**TEXT PASSAGE**
■ ■ ■ ■ ■
The first step is to abolish the money monopoly and completely de-regulate the banking industry. This can be accomplished, first, by abolishing the legal tender laws through Ron Paul's Free Competition In Currency Act. There are general benefits to having competing currencies, as it halts price inflation and would force Congress to become fiscally responsible. But locally, it could also lead to the formation of voluntary credit unions with their own scrip, barter certificates, or various forms of commodity-backed money. The unemployed with bad credit could start working and putting food on the table again if he is part of such a community.
In turn, the national economy could develop all kinds of banks dealing in all kinds of currency - all of them anxious for customers. At the same time, the Federal Reserve will likely fold and the federal money would be issued by the Treasury, and will probably take the form of something reliable, safe, and valuable like precious metals. Assuming this will continue to be (though not forced to be) universally-accepted, and since gold can't inflate the way paper money can, consumers will have less need for credit because prices will fall instead of inflate.
The second step is to abolish all other taxes, and tax land values and natural resources only. Those who have exclusive rights to real estate, drilling, mining, airwaves, air routes, etc. pay rents and royalties to the state and federal governments according to their value. And unlike property taxes, only the value of the land or resource would be taxed, not improvements. An uncultivated field would pay the same tax as an adjacent cultivated field. The owner of a vacant lot in midtown Manhattan would pay the same as the owners of the surrounding buildings. (I discuss this in a 2007 piece "Reviving the Cities.")
Landowners, being the only ones paying taxes, would seek to maximize revenue. They would beg for employees, customers, and renters of any and all backgrounds. Sullivan, who is an activist in this area, says, "If land were taxed heavily on its value, and other taxes phased out, a landlord without a tenant would be under as much pressure as a tenant without a landlord. This would not only make it easier for people to find housing, but to start their own businesses and create more jobs."
■ ■ ■ ■ ■
**ASSIGNMENT**
Carry on with the text about currency competition and land value taxation, starting right after its last sentence. This material has no connection to the text about currency competition and land value taxation.

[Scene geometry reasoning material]
■ ■ ■ ■ ■
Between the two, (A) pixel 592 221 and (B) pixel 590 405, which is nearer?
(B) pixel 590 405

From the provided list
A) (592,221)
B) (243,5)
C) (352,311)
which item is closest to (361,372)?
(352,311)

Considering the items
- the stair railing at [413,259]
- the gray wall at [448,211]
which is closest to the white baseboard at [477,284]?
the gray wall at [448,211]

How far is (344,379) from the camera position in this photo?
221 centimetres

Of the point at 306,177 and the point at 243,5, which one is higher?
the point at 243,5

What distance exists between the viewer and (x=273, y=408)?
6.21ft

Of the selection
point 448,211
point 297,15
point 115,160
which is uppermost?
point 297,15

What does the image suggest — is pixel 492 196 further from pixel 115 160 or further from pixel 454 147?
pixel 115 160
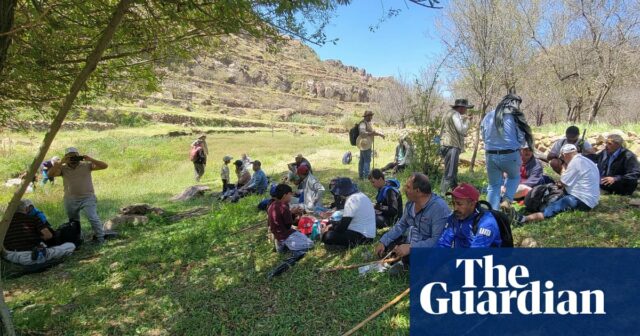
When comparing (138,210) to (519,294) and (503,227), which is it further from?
(519,294)

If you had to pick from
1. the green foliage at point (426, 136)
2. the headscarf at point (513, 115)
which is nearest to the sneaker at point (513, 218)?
the headscarf at point (513, 115)

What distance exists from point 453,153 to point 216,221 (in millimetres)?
4117

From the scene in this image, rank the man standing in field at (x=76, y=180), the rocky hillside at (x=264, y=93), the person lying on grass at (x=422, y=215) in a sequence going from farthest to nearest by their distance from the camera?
the rocky hillside at (x=264, y=93)
the man standing in field at (x=76, y=180)
the person lying on grass at (x=422, y=215)

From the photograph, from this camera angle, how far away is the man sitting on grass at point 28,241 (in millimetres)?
4980

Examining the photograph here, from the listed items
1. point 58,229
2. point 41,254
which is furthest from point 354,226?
point 58,229

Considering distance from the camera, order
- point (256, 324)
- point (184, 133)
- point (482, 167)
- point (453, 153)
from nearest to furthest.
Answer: point (256, 324) → point (453, 153) → point (482, 167) → point (184, 133)

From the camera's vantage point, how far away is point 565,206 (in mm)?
4598

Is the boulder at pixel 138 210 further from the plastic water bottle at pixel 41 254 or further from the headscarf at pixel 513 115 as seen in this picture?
the headscarf at pixel 513 115

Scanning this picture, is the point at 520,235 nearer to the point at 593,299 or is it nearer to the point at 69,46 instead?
the point at 593,299

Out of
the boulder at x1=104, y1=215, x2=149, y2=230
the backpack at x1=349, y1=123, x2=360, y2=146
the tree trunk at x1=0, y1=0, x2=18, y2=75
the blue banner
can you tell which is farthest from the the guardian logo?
the boulder at x1=104, y1=215, x2=149, y2=230

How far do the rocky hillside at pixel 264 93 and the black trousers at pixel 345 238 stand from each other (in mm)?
38226

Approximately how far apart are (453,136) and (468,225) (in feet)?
10.1

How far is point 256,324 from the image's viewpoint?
3.25 m

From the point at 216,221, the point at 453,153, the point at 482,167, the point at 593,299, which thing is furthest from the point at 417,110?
the point at 593,299
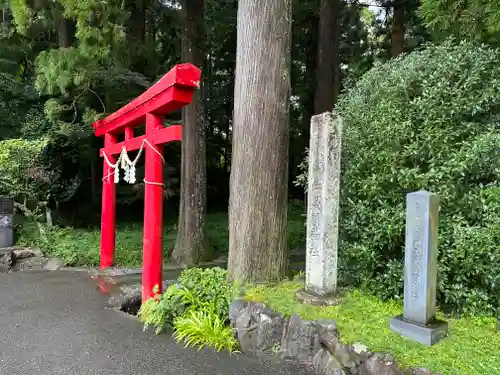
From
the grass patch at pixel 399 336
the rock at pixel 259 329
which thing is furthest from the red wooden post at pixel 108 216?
the rock at pixel 259 329

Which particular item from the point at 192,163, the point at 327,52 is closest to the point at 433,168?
the point at 192,163

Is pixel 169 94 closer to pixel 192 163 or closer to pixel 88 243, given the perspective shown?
pixel 192 163

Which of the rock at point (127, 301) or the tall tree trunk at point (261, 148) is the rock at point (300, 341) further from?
the rock at point (127, 301)

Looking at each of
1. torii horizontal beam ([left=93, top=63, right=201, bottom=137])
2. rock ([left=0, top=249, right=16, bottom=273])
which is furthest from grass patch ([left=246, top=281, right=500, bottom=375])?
rock ([left=0, top=249, right=16, bottom=273])

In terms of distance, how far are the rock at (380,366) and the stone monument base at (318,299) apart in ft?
2.58

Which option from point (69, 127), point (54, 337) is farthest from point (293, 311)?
point (69, 127)

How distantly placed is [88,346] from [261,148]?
257 cm

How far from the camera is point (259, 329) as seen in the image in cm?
352

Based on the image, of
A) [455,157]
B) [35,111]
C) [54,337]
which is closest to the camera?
[455,157]

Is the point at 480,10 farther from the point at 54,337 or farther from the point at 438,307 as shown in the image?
the point at 54,337

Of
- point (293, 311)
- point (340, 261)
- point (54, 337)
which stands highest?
point (340, 261)

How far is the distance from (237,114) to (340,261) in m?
1.89

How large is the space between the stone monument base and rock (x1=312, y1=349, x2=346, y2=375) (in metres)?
0.46

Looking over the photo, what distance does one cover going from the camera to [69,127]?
8.12m
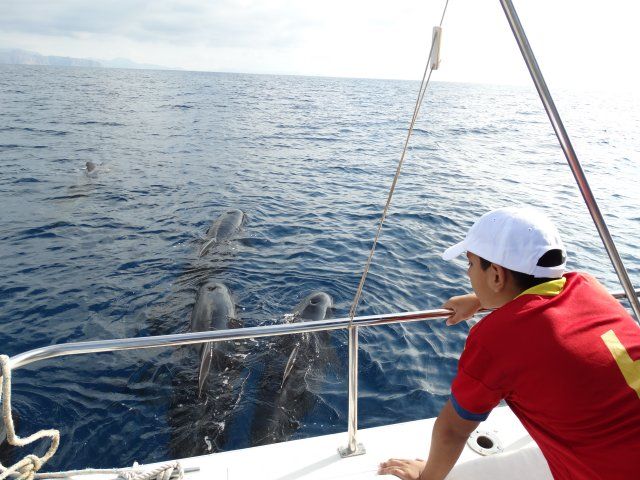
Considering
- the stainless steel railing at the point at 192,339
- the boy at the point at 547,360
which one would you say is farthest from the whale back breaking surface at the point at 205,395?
the boy at the point at 547,360

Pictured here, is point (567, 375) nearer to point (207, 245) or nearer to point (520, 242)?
point (520, 242)

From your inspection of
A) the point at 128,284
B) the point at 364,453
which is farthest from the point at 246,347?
the point at 364,453

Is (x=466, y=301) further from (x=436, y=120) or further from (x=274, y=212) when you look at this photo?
(x=436, y=120)

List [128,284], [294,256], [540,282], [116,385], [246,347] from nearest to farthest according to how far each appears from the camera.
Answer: [540,282]
[116,385]
[246,347]
[128,284]
[294,256]

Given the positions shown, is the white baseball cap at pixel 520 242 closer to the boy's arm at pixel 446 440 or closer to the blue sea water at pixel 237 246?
the boy's arm at pixel 446 440

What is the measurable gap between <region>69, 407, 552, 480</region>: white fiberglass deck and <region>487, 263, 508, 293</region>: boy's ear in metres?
1.18

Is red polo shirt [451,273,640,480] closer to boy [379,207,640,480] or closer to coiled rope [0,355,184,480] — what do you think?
boy [379,207,640,480]

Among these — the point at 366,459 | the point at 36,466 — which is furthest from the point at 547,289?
the point at 36,466

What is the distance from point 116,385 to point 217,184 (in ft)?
39.8

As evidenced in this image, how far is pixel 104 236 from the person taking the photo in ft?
36.3

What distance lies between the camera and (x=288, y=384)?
580 cm

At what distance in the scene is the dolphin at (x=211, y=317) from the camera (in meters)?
6.01

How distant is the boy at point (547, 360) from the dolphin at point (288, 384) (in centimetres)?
Result: 332

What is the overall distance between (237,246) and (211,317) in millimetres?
3753
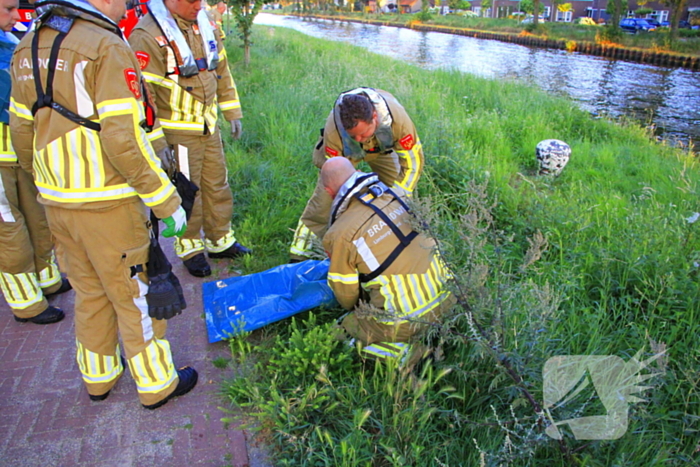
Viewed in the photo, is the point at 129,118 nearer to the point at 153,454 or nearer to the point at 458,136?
the point at 153,454

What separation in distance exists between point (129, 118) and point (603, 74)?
2054 centimetres

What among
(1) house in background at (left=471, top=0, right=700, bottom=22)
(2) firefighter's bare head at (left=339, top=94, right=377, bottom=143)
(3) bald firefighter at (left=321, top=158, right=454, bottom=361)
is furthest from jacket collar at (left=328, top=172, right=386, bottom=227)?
(1) house in background at (left=471, top=0, right=700, bottom=22)

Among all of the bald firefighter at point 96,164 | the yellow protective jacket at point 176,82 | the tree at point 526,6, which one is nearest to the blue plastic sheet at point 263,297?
the bald firefighter at point 96,164

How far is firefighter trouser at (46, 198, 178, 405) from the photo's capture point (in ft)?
7.18

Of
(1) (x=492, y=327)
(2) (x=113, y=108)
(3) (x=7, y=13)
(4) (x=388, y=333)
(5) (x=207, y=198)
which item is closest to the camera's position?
(2) (x=113, y=108)

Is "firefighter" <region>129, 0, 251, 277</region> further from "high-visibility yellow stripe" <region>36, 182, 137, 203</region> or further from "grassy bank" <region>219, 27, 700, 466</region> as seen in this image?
"high-visibility yellow stripe" <region>36, 182, 137, 203</region>

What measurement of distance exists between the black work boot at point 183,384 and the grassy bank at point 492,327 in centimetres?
27

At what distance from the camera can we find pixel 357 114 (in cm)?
294

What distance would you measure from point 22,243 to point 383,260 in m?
2.30

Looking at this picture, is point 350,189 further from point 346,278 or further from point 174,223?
point 174,223

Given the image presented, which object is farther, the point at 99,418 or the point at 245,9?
the point at 245,9

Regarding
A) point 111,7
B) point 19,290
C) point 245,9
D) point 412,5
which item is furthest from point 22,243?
point 412,5

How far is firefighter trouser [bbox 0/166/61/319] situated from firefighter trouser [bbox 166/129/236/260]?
92 centimetres

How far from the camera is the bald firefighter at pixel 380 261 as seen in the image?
8.04 feet
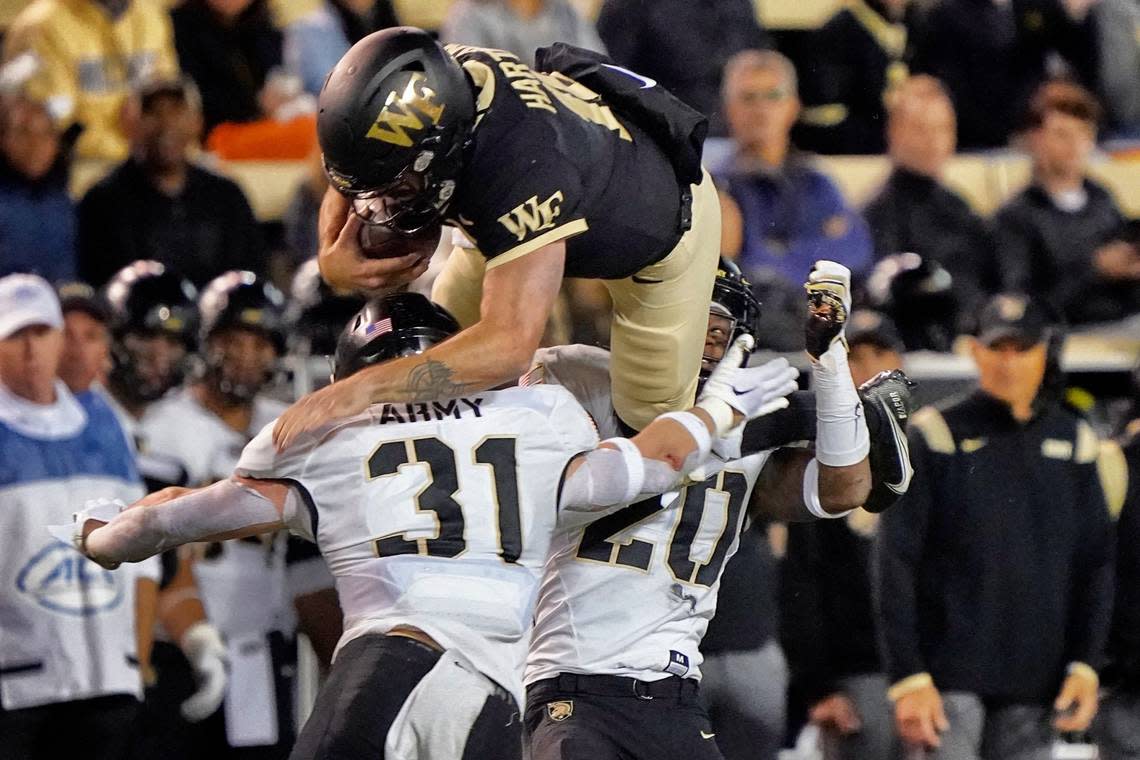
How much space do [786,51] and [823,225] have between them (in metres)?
2.13

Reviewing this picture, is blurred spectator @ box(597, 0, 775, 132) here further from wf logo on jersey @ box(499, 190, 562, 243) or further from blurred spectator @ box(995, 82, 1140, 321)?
wf logo on jersey @ box(499, 190, 562, 243)

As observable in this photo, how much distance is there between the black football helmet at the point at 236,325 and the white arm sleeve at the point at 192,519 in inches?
101

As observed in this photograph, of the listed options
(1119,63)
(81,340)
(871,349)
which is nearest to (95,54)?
(81,340)

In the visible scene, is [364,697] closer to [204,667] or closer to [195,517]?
[195,517]

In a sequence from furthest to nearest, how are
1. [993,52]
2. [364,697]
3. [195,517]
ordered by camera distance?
[993,52], [195,517], [364,697]

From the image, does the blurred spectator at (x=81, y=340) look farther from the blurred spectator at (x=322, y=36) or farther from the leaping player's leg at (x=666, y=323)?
the leaping player's leg at (x=666, y=323)

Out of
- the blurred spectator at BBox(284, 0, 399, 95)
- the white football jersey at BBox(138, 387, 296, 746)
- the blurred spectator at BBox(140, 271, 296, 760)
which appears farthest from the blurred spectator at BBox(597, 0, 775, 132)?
the white football jersey at BBox(138, 387, 296, 746)

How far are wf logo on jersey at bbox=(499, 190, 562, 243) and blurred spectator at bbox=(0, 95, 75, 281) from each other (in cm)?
336

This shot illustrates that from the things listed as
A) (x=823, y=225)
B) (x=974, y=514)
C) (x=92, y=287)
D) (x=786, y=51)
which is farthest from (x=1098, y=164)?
(x=92, y=287)

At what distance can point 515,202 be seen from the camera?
14.6 ft

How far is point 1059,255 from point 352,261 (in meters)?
4.61

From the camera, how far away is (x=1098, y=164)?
380 inches

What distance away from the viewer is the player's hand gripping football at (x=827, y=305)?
16.3 feet

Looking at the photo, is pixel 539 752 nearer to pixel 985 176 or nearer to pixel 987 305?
pixel 987 305
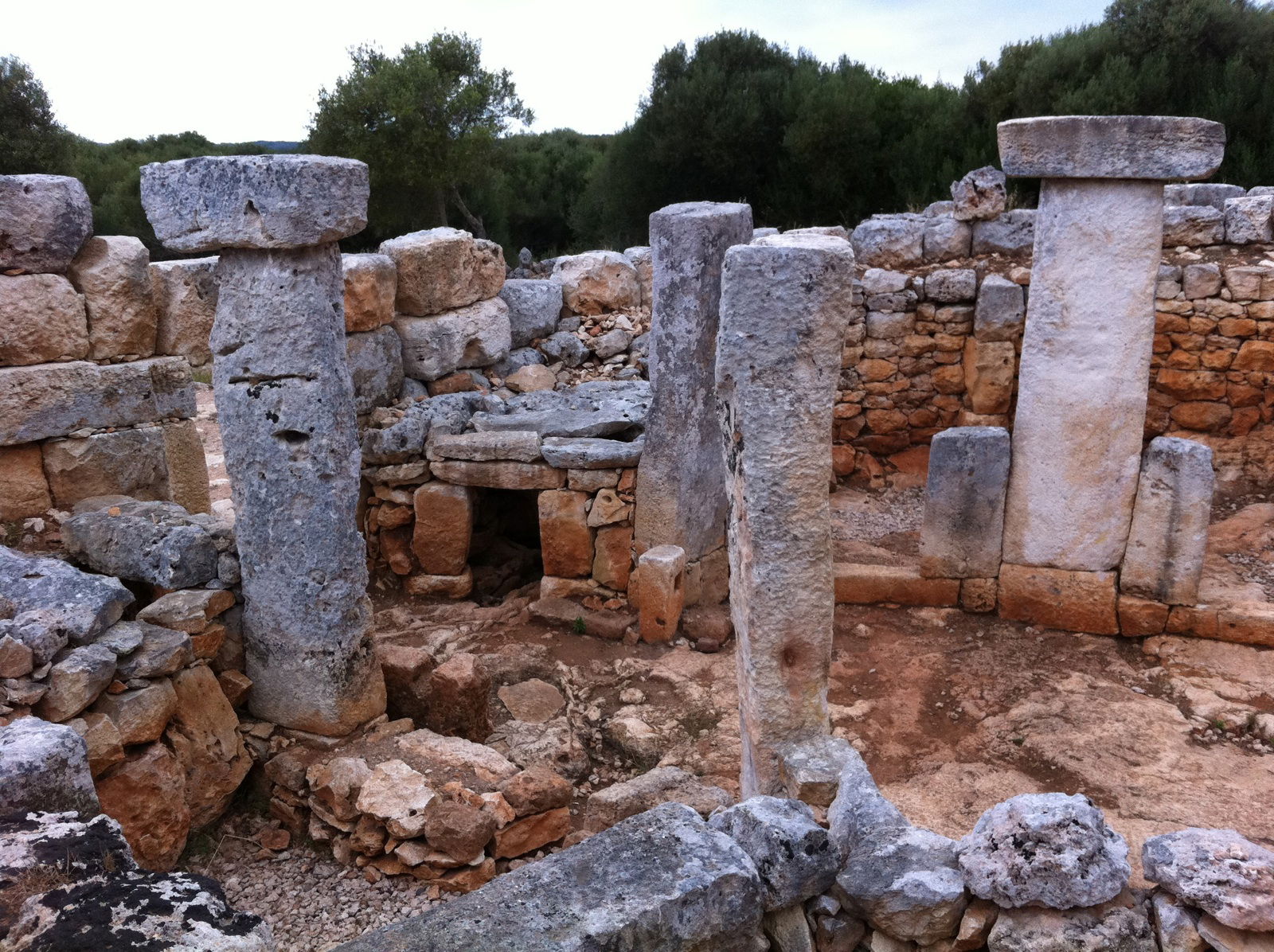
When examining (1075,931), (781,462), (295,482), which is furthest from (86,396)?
(1075,931)

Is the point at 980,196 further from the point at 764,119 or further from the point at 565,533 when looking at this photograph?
the point at 764,119

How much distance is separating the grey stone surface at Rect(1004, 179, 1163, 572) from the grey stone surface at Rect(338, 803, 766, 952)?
160 inches

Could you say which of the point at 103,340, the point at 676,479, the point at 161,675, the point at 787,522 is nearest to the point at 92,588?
the point at 161,675

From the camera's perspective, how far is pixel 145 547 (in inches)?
193

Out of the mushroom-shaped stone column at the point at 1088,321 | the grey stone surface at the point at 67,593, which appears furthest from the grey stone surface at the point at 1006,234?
the grey stone surface at the point at 67,593

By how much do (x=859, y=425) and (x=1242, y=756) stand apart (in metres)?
4.42

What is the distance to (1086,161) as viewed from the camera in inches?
223

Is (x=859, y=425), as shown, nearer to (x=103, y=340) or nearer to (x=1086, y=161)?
(x=1086, y=161)

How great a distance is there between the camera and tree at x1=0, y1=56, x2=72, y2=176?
16.8 meters

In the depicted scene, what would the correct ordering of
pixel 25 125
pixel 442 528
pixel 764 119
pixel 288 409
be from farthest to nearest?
pixel 764 119 < pixel 25 125 < pixel 442 528 < pixel 288 409

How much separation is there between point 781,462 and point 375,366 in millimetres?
4401

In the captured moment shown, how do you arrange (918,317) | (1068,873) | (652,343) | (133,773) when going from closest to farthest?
(1068,873) → (133,773) → (652,343) → (918,317)

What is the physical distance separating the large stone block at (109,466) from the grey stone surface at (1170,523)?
18.3 feet

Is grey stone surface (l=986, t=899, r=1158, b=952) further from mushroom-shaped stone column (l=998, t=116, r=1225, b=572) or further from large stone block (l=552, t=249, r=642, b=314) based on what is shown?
large stone block (l=552, t=249, r=642, b=314)
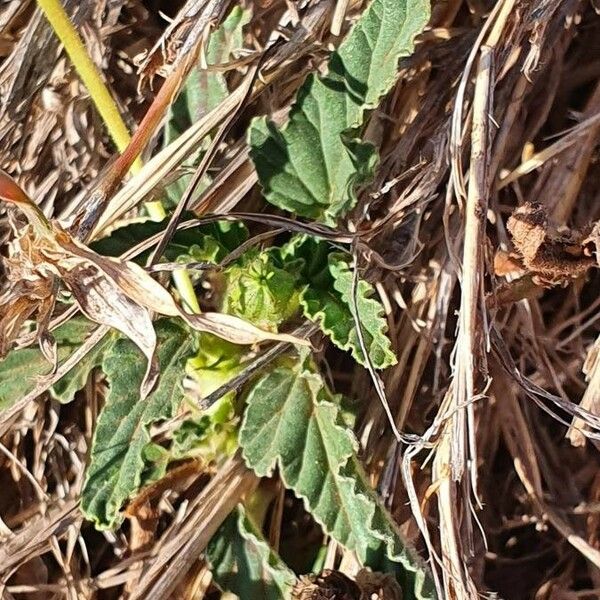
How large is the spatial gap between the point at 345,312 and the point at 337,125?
0.73ft

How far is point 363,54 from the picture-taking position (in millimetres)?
1126

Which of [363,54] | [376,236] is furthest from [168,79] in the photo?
[376,236]

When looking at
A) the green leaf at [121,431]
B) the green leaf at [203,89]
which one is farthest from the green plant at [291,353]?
the green leaf at [203,89]

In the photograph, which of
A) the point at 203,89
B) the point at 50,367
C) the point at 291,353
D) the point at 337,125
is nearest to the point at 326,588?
the point at 291,353

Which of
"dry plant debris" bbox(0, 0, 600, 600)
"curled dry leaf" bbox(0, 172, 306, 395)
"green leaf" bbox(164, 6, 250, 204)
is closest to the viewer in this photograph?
"curled dry leaf" bbox(0, 172, 306, 395)

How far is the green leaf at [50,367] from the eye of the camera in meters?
1.21

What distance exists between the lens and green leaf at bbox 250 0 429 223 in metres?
1.11

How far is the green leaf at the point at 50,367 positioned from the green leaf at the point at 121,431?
92 mm

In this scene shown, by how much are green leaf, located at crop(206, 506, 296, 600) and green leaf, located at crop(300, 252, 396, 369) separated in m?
0.28

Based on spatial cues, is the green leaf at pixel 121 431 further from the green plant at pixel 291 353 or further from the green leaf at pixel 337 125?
the green leaf at pixel 337 125

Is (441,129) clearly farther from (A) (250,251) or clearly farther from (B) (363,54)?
(A) (250,251)

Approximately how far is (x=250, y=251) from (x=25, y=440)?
502 mm

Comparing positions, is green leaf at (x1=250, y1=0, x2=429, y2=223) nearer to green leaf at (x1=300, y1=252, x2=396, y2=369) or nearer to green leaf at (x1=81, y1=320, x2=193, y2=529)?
green leaf at (x1=300, y1=252, x2=396, y2=369)

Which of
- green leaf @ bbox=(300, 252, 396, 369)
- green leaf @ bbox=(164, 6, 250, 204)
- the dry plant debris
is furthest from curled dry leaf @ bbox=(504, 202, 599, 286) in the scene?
■ ■ ■ ■ ■
**EXPECTED ANSWER**
The third step is to de-regulate everything. Allow people who can drive to start a taxi service. Allow medical school drop-outs to put some of their knowledge and skill to work if they wish. Fraud and negligence would still be punished in civil and criminal courts, but in this economy the consumers will drift to the best quality at the lowest price, and won't be beholden to or dependent on anybody.
In this society, could a landowner still discriminate? Sure. Just as he could own undeveloped land and pay the taxes on it at a loss. But the balance of power would change. The tenant could always find cheaper rent. The worker would always find a higher-paying job and would be free to start a business without permission or licensing. The need for "credit" would diminish and banks would become savings institutions rather than lending institutions. Growth would be based on investment, not on borrowing paper monopoly money. And consumers will have almost limitless options.
This would be true for white and black, male or female, gay or straight, members of mainstream religions or obscure cults, etc. By abolishing historically-created and government-backed privilege, we will discover that freedom and equality do not contradict each other. Rather, they reinforce each other.